# SET EXERCISE
In the Best Places to Work guide, where should a company highlight the themes it finds in positive employee feedback?

How to be Considered for the 2018 Best Places to Work List

How to be Considered for the 2018 Best Places to Work List

A spot on Glassdoor’s Best Places to Work lists is quite an achievement. It’s validation that your employees are satisfied, which gives your company extra credibility so top candidates come, stay and excel – giving your company a strategic edge.

The Quick-Start Guide

Creating a winning culture is long-term process, but you can jumpstart your efforts right now. Here are 5 key ways you can improve the quality and quantity of your reviews – and increase your likelihood of getting on the list.

#1: Make Sure You Have Enough Reviews

Do your best to encourage employee feedback by following our templates and best practices all year long so that you’re in the best position possible to be considered for the list.

#2: Identify Trends in Reviews

Look for themes in the positive feedback you get from employees and highlight them in your employer profile on Glassdoor. Embracing the benefits from an employee perspective reinforces what’s positive about your culture.

# PROVIDED DATA
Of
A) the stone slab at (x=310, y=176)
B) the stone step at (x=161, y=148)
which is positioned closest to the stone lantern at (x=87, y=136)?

# THE ANSWER
In its employer profile on Glassdoor.